TARGET2 Again
March 10 2017
A few years back the then president of the Munich-based Ifo Institute made headlines when he referred to the German balance of the TARGET2-System as as a Euro-denominated Credit Card Gold for the suffering Eurozone periphery that helps them to finance their debts on the shoulders of Germany. The immediate result of this statement was an intense debate about the status of TARGET2, and what this is all about. There is no doubt that Sinn did a great job in turning attention to a system that until then was only known to true nerds. TARGET stands for Trans-European Automated Real-time Gross Settlement Express Transfer -System. TARGET2 is the updated version which came into being in May 2008. TARGET2 balances are the liabilities and claims of national central banks within the Eurozone against the European Central Bank that are the result of cross-border payments settled in central bank money. This payment system works in the following way, as the ECB explains: Let us assume that Bank A and Bank B both have accounts with a central bank. A payment in euro is to be made from Bank A in Eurozone country X to Bank B in Eurozone country Z as reflex of an underlying transaction. In this case, Bank A submits the payment instructions to TARGET2. Bank A’s account is debited, and Bank B’s account is credited – the payment is settled. TARGET2 transfers the payment information to Bank B. When a country’s banking sector receives a cross-border inflow of Euros, its claims incenses, respectively in case of net liabilities, its liabilities decrease. When a country’s banking sector experiences an outflow, then we see the opposite effect.

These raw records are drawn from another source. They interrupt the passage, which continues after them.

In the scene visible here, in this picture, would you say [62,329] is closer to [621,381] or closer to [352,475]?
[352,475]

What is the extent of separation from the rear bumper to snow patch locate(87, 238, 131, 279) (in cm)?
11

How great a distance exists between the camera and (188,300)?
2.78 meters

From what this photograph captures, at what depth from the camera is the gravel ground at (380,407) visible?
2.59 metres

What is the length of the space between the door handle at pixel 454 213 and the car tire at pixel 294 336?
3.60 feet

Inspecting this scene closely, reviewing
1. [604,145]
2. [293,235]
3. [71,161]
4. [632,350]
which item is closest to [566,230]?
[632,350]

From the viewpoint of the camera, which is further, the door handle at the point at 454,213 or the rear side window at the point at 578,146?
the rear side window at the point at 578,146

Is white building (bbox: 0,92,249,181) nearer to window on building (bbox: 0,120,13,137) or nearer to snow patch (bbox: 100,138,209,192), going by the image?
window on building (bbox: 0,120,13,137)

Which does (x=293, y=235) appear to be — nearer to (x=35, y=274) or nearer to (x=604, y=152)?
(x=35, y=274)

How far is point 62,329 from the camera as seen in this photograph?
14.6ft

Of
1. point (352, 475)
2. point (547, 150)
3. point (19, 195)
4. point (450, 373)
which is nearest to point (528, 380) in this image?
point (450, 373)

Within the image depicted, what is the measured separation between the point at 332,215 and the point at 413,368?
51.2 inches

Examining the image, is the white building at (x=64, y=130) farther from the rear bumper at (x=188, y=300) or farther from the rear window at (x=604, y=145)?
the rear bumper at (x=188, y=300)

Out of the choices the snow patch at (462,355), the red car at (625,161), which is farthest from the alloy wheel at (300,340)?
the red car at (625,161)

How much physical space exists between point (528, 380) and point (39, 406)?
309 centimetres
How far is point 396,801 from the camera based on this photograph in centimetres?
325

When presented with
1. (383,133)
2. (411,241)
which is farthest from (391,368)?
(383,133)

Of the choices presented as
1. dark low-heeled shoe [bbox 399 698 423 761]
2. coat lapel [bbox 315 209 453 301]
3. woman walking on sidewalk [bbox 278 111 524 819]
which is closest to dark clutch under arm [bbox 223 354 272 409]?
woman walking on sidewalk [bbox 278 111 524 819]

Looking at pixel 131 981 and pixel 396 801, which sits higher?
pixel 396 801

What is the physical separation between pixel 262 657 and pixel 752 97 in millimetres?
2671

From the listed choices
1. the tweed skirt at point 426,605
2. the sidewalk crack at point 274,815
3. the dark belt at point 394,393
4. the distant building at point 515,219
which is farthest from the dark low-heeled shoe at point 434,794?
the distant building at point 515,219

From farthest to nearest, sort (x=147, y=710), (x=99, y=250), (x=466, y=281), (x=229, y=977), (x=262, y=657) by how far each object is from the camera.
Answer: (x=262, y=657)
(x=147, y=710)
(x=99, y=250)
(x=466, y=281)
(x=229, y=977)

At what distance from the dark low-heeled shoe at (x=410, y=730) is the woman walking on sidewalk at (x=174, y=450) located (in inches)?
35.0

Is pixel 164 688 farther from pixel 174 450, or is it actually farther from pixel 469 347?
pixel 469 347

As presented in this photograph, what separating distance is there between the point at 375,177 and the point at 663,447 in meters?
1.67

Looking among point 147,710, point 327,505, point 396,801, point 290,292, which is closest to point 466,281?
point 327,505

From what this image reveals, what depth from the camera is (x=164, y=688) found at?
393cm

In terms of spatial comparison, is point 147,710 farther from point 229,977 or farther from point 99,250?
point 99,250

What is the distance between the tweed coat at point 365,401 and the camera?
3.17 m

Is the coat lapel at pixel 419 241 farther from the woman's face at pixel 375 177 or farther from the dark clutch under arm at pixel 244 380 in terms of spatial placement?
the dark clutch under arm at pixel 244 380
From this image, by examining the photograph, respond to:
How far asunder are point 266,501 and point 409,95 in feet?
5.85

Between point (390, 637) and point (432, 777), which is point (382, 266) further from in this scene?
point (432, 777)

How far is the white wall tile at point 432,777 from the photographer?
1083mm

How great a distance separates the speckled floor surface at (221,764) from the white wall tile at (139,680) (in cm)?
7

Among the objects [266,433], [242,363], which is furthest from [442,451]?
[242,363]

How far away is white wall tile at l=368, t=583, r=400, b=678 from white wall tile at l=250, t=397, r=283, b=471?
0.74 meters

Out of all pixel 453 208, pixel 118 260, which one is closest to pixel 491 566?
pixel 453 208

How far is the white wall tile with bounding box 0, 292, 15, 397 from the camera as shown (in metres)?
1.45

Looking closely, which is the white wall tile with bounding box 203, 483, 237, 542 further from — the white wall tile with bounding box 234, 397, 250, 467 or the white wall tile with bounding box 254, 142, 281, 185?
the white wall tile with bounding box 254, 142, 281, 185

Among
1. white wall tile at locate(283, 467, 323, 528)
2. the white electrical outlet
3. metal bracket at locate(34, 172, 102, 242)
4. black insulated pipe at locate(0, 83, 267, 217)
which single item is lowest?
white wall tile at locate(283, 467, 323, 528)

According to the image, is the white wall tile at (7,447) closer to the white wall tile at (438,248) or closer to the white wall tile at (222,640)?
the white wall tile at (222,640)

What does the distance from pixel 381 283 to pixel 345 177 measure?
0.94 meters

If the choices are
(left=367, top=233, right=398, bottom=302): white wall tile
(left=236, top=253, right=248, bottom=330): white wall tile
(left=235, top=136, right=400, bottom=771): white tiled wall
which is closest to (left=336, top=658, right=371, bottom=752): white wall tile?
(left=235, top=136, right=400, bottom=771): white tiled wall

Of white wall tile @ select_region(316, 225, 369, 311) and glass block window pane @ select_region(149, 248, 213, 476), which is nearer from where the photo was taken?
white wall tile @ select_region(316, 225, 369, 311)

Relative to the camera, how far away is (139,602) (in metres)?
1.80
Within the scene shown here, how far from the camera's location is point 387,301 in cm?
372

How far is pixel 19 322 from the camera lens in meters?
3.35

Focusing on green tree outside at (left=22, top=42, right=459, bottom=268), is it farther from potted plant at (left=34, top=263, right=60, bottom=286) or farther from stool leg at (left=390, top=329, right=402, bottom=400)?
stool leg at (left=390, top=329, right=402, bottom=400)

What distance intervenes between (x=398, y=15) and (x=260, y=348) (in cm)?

TARGET2 balances were small over a long period but polarized in the course of the sovereign debt crises of the Eurozone. Germany’s Bundesbank piled up more and mire claims, up to a maximum of Euro 715 bn in 2012. Only after Draghi’s ‘whatever it takes’-statement did those claims recede. The build-up of enormous claims by the German Bundesbank was to a strong degree due to the accelerating capital flight within the Eurozone where investors were in an urge to move capital from risky bank systems into safe haven banking systems, and for a number of years this was the German system. Only when Mario Draghi declared openly the ECB to be a lender of last resort, at any price or whatever it takes, did the risk level decrease and did significantly reduce intra-Eurozone capital flight . The result was a reduction of German claims. This has changed again. Since 2015 and in particular more recently German claims started to rise again, and reached a new height of Euro 815 bn early in 2017.

The question is, why? The successor of Sinn at the Ifo Institute, Clemens Fuest, claims to know the answer by stating that we are back in the intra-Eurozone capital flight mode. The Bundesbank, the ECB and also the Bank of International Settlement defy such an argument and explain the rise as a technicality that is caused by the APP (Asset Purchase Program) of the ECB. Indeed, the way the APP is working, namely through national central banks, speaks for the latter interpretation. This does not mean that intra-Eurozone capital flight is off the table. Given the slight improvement in economic data and the statement of Draghi that the deflation ghost has been successfully defeated one would expect that slowly the rise of German claims slows and turns around. But then, there are critical elections looming, and depending from the outcomes we may quickly see a return of capital flight, this time then not to Germany but to the outside of the Eurozone. DSo, much to watch out for.